> What you will do
Please reproduce the listing below word for word, starting at its beginning and ending with the line containing "Answer: (left=189, top=149, right=223, bottom=188): grazing", that line included. Omit the pictures.

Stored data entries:

----------------------------------------

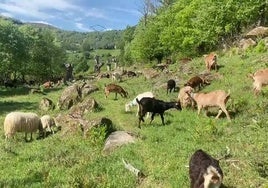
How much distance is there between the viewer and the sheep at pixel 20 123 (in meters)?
26.1

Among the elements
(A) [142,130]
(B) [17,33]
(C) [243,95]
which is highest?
(B) [17,33]

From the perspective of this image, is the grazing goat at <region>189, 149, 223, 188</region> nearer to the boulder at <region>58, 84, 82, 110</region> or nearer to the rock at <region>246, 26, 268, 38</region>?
the boulder at <region>58, 84, 82, 110</region>

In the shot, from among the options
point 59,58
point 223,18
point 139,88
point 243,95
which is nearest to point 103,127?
point 243,95

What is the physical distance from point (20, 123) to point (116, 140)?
9.26 meters

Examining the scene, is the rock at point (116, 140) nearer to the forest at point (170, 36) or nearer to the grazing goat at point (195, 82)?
the grazing goat at point (195, 82)

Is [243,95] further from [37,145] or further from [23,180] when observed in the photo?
[23,180]

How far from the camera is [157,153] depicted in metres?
16.8

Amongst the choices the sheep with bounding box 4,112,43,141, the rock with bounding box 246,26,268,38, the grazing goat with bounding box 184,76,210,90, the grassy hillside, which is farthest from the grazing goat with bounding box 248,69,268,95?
the rock with bounding box 246,26,268,38

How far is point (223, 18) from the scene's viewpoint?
5094 cm

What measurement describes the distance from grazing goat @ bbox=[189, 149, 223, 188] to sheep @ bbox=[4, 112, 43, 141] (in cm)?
1580

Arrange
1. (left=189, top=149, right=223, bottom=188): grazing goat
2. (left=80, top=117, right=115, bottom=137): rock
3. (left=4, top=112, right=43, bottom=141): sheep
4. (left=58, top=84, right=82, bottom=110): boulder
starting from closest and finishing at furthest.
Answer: (left=189, top=149, right=223, bottom=188): grazing goat < (left=80, top=117, right=115, bottom=137): rock < (left=4, top=112, right=43, bottom=141): sheep < (left=58, top=84, right=82, bottom=110): boulder

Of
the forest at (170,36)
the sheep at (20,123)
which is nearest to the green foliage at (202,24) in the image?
the forest at (170,36)

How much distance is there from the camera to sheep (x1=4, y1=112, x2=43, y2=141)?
26109 mm

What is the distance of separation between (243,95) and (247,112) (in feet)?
12.3
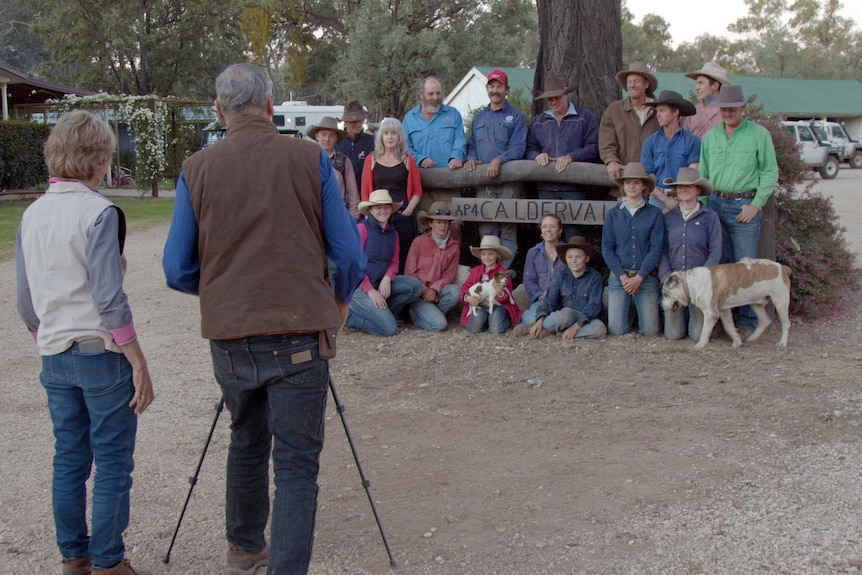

----------------------------------------

> Solution to this exercise
How much distance is there between the viewer and the sheep at pixel 20 123 (in meters)?
26.1

Among the elements
(A) [142,130]
(B) [17,33]
(C) [243,95]
which is highest?
(B) [17,33]

From the perspective of this image, is the grazing goat at <region>189, 149, 223, 188</region> nearer to the boulder at <region>58, 84, 82, 110</region> or nearer to the rock at <region>246, 26, 268, 38</region>?
the boulder at <region>58, 84, 82, 110</region>

In the shot, from among the options
point 59,58
point 223,18
point 139,88
point 243,95
which is nearest to point 103,127?
point 243,95

What is the physical distance from point (20, 123) to point (116, 140)?
9.26 meters

Examining the scene, is the rock at point (116, 140) nearer to the forest at point (170, 36) or nearer to the grazing goat at point (195, 82)?
the grazing goat at point (195, 82)

Is [243,95] further from [37,145] or further from [23,180] when observed in the photo?
[23,180]

How far from the camera is [157,153] depicted in metres?
16.8

Amongst the choices the sheep with bounding box 4,112,43,141, the rock with bounding box 246,26,268,38, the grazing goat with bounding box 184,76,210,90, the grassy hillside, which is farthest from the grazing goat with bounding box 248,69,268,95?
the rock with bounding box 246,26,268,38

How far is point (223, 18) from the scene's viewpoint?
5094 cm

What measurement describes the distance from grazing goat @ bbox=[189, 149, 223, 188] to sheep @ bbox=[4, 112, 43, 141] (in cm)?
1580

Arrange
1. (left=189, top=149, right=223, bottom=188): grazing goat
2. (left=80, top=117, right=115, bottom=137): rock
3. (left=4, top=112, right=43, bottom=141): sheep
4. (left=58, top=84, right=82, bottom=110): boulder
starting from closest and finishing at furthest.
Answer: (left=189, top=149, right=223, bottom=188): grazing goat < (left=80, top=117, right=115, bottom=137): rock < (left=4, top=112, right=43, bottom=141): sheep < (left=58, top=84, right=82, bottom=110): boulder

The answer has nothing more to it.